▶ **PROBLEM DESCRIPTION**
Please output exactly the lines below, starting at the line that has "Kite Flying India" and ending at the line that has "Комп'ютер Prologix GM-01MAV", both included; leave out all pictures and include nothing else.

▶ **PROVIDED INFORMATION**
╭──
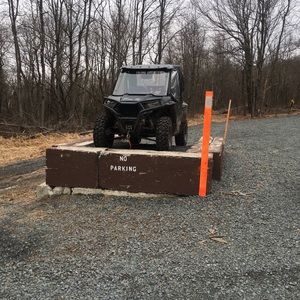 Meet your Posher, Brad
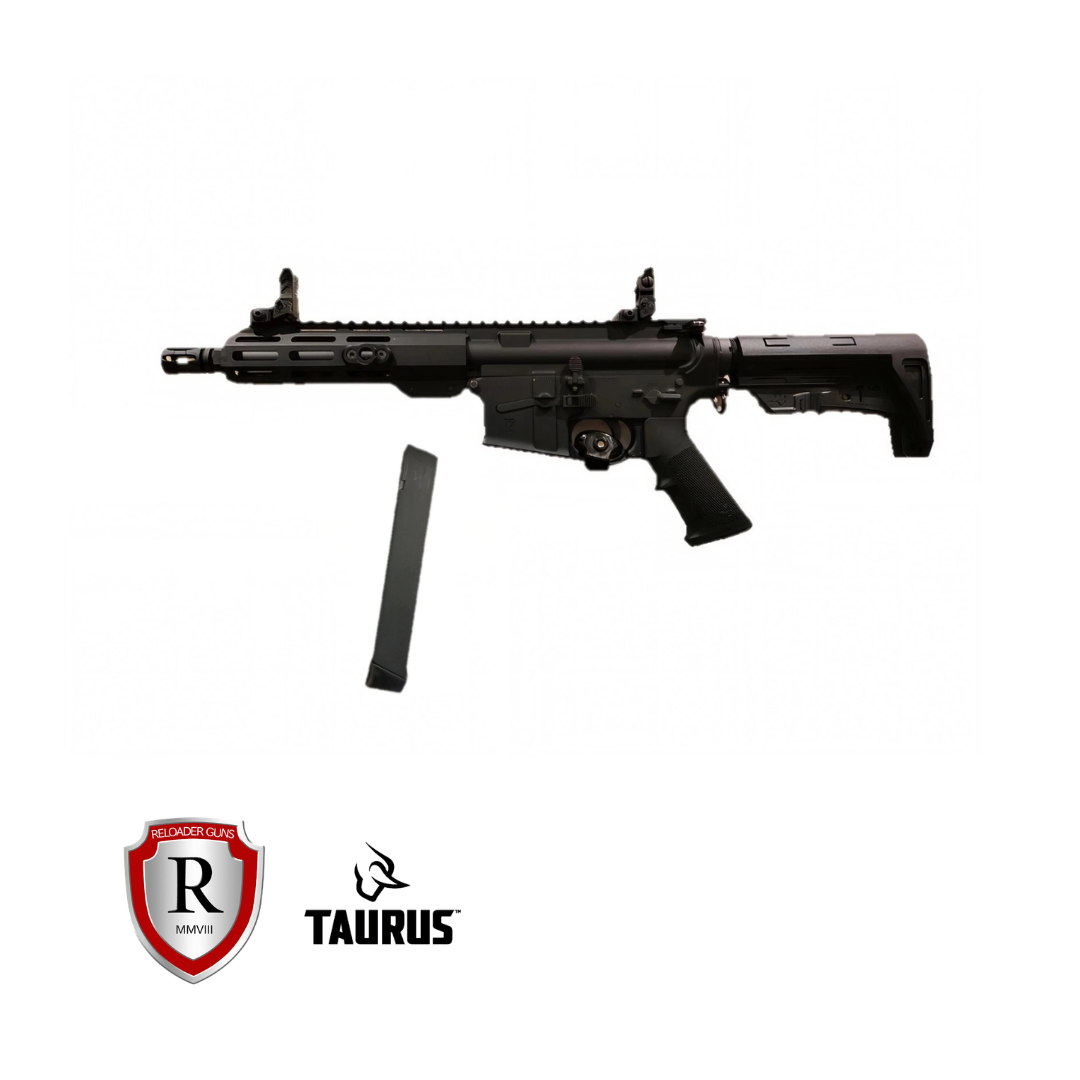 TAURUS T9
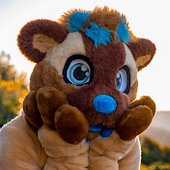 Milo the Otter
╰──
╭──
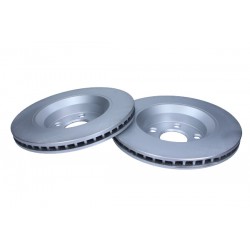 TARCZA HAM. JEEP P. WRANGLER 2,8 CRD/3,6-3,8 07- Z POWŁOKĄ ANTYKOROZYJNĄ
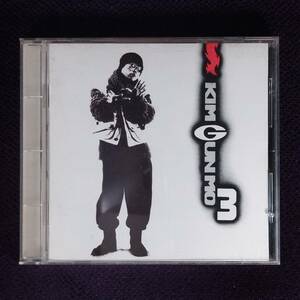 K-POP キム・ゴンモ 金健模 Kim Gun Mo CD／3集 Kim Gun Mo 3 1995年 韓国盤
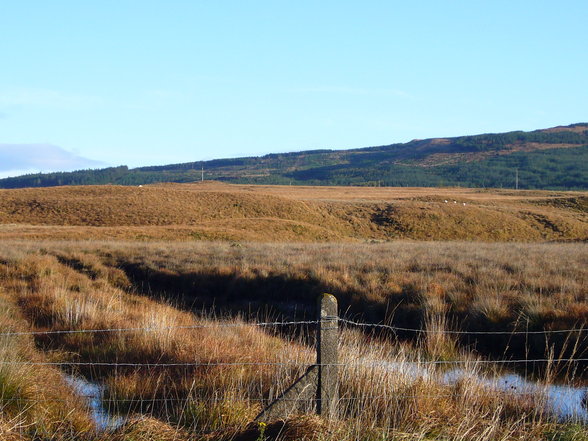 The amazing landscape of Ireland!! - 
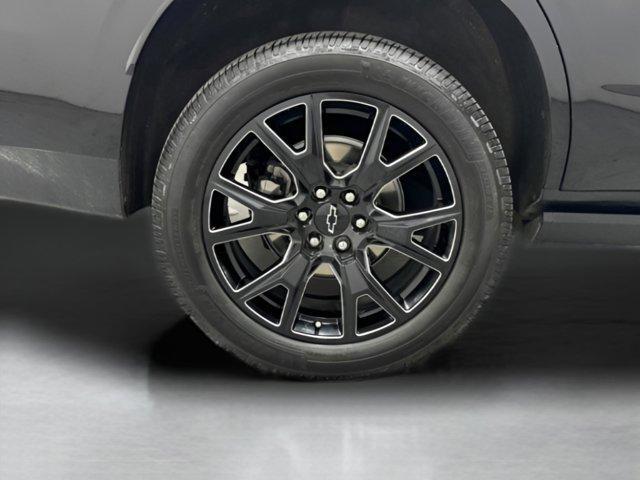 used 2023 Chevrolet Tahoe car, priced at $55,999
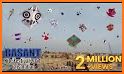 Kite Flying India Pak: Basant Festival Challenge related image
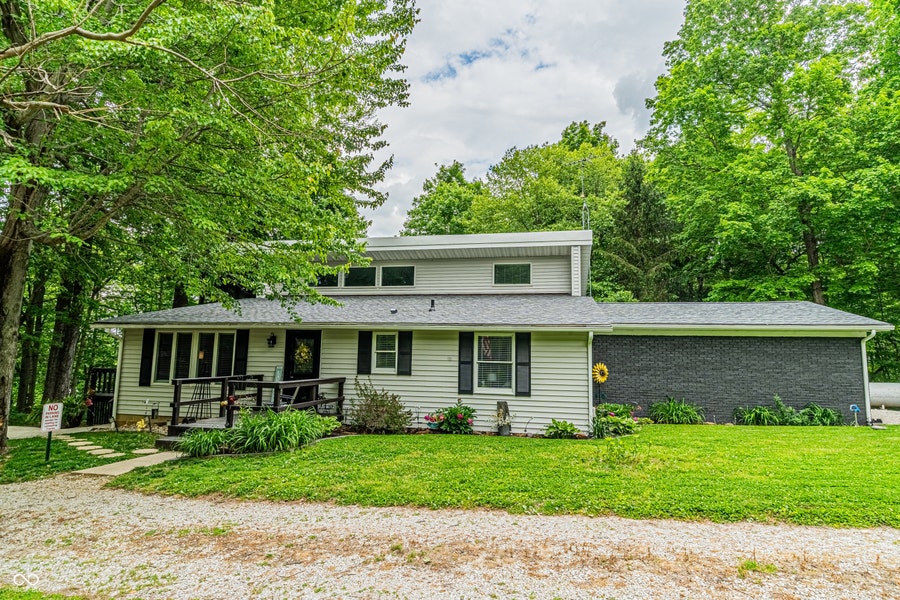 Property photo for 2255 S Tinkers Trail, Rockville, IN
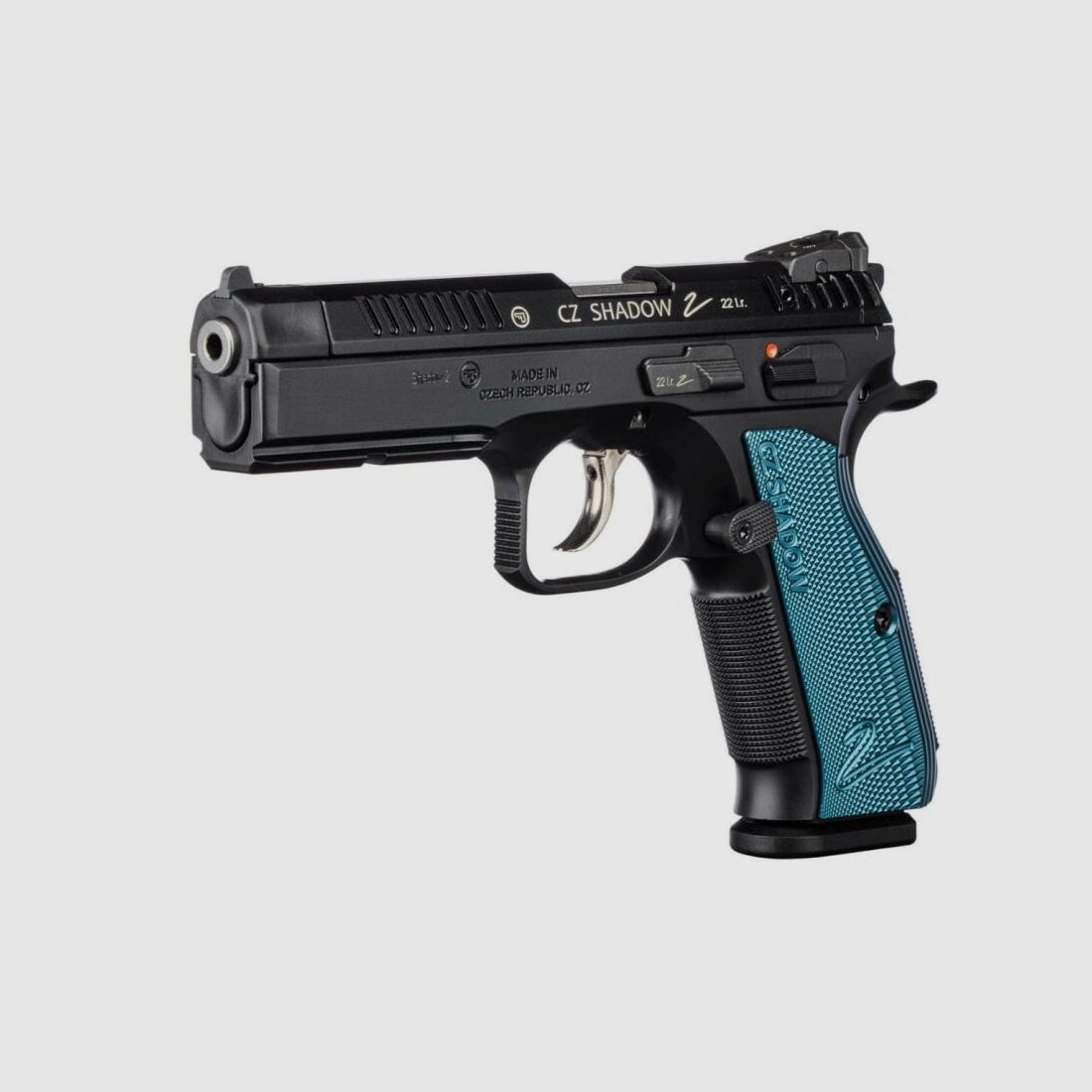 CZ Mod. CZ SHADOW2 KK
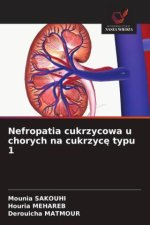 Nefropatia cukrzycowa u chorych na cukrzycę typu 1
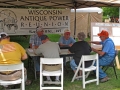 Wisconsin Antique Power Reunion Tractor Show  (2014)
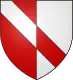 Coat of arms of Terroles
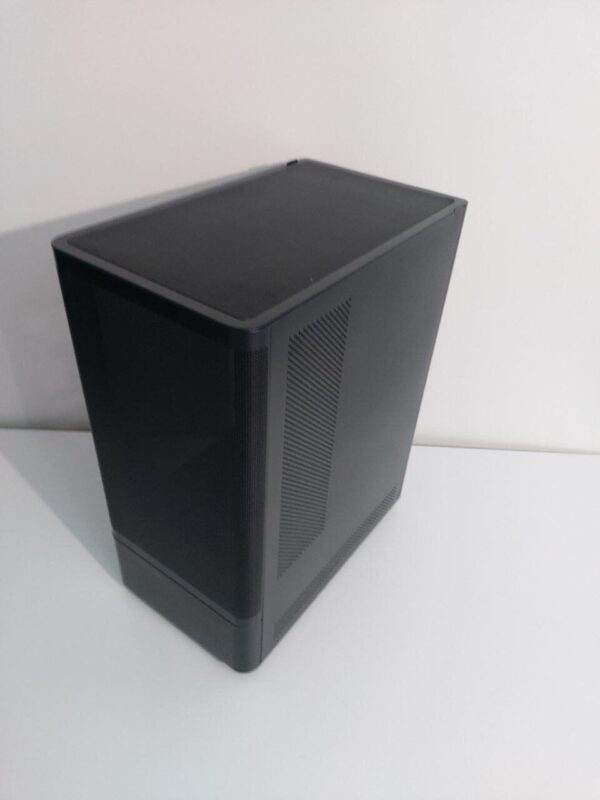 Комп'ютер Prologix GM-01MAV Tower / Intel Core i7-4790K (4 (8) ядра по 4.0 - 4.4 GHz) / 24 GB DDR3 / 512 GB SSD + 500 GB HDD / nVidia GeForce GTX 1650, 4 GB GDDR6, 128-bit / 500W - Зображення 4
╰──
▶ **COMPLETED TASK**
 Kite Flying India Pak: Basant Festival Challenge related image
 Property photo for 2255 S Tinkers Trail, Rockville, IN
 CZ Mod. CZ SHADOW2 KK
 Nefropatia cukrzycowa u chorych na cukrzycę typu 1
 Wisconsin Antique Power Reunion Tractor Show  (2014)
 Coat of arms of Terroles
 Комп'ютер Prologix GM-01MAV Tower / Intel Core i7-4790K (4 (8) ядра по 4.0 - 4.4 GHz) / 24 GB DDR3 / 512 GB SSD + 500 GB HDD / nVidia GeForce GTX 1650, 4 GB GDDR6, 128-bit / 500W - Зображення 4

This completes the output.